■ **Exercise task**
Return each line below that contains the word "lens", treating uppercase and lowercase as different.

■ **Data for this task**
** START **

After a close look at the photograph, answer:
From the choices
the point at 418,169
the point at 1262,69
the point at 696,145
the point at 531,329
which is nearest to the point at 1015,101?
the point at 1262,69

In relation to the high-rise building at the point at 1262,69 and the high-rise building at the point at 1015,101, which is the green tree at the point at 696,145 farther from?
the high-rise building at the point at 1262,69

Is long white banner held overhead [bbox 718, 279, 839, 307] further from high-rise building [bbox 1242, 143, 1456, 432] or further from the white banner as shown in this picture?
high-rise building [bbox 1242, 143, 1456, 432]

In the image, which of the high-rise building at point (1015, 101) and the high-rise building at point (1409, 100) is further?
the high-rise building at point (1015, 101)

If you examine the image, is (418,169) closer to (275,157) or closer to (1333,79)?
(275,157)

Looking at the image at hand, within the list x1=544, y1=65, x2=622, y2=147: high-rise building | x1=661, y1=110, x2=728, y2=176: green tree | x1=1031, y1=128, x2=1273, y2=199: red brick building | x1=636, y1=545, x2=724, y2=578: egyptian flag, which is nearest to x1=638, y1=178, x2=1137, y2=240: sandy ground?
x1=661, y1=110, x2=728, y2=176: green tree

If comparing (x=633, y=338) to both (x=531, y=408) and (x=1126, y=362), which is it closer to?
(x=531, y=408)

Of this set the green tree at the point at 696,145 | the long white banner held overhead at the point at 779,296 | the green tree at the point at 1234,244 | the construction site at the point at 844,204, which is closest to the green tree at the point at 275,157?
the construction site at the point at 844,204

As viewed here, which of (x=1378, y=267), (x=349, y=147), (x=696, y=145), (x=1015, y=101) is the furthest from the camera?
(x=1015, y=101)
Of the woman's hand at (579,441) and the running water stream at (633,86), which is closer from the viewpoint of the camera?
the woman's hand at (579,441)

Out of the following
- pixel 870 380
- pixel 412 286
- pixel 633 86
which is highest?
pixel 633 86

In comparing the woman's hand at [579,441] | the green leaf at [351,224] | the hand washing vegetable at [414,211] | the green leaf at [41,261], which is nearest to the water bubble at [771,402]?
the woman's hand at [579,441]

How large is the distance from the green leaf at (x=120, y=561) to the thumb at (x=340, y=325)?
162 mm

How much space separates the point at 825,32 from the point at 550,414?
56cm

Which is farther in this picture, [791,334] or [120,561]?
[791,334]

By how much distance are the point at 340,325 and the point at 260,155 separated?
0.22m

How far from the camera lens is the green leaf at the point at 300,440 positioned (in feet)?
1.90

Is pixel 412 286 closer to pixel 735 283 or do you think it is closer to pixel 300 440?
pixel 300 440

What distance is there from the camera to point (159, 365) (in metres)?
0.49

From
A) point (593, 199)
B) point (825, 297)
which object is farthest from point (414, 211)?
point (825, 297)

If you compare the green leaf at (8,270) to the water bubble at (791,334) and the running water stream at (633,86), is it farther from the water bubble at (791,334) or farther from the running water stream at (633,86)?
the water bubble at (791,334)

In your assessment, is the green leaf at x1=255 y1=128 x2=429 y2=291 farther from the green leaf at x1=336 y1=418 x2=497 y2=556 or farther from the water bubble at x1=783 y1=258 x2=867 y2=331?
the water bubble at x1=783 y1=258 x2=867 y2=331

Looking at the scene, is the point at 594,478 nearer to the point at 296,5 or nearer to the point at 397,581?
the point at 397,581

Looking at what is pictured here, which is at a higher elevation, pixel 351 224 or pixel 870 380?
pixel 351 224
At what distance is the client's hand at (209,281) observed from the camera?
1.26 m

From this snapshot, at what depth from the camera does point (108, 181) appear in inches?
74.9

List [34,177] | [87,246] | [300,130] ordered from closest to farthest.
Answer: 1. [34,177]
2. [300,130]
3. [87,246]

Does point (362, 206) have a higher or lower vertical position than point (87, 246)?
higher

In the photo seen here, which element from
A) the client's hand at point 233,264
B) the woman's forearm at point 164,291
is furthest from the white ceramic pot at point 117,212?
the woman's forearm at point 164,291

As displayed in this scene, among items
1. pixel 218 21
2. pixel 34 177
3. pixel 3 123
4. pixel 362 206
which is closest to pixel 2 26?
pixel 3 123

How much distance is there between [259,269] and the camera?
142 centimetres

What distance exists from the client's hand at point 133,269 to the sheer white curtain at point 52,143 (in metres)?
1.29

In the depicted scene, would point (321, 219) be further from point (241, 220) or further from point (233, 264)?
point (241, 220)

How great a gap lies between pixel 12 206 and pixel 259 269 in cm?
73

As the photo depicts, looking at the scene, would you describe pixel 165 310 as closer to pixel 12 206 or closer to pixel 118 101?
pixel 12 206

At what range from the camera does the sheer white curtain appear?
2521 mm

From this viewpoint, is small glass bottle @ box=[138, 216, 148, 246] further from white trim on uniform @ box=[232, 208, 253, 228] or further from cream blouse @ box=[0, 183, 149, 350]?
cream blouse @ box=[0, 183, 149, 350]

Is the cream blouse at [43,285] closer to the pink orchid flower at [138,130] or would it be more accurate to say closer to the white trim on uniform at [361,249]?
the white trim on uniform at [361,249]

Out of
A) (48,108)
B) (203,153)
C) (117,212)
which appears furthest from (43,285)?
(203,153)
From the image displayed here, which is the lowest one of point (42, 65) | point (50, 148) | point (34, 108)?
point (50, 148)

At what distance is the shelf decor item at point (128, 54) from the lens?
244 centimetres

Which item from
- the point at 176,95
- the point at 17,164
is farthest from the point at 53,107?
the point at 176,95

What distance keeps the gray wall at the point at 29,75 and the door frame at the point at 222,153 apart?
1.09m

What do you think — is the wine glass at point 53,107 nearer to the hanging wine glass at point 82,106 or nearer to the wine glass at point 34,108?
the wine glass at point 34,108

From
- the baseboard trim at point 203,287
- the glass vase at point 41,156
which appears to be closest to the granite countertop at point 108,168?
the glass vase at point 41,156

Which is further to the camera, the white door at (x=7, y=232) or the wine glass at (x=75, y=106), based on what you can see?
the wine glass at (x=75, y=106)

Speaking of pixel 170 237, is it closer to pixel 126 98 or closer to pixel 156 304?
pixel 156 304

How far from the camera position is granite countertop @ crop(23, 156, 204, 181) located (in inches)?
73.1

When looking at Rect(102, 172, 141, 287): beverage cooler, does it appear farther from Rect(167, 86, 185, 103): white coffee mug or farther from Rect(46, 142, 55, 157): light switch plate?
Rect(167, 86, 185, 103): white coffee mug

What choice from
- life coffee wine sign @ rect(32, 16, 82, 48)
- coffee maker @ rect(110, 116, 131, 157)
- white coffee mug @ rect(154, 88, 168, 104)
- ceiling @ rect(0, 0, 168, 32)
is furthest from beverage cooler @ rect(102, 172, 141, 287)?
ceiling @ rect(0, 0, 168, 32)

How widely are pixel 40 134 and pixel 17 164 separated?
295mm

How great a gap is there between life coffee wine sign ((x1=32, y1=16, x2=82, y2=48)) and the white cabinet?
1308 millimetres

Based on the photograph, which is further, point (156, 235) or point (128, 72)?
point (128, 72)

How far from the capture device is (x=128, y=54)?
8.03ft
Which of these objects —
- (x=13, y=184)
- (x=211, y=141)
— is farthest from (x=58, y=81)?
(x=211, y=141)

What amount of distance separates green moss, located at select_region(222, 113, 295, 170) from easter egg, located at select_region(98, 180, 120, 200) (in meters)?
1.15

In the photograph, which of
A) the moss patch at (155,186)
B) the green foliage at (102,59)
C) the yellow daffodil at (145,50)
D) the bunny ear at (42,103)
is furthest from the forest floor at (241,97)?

** END **

■ **Answer to the task**
How far from the camera lens is the green leaf at the point at 300,440 positioned (in feet)?
At what distance is the shelf decor item at point (128, 54) from the lens?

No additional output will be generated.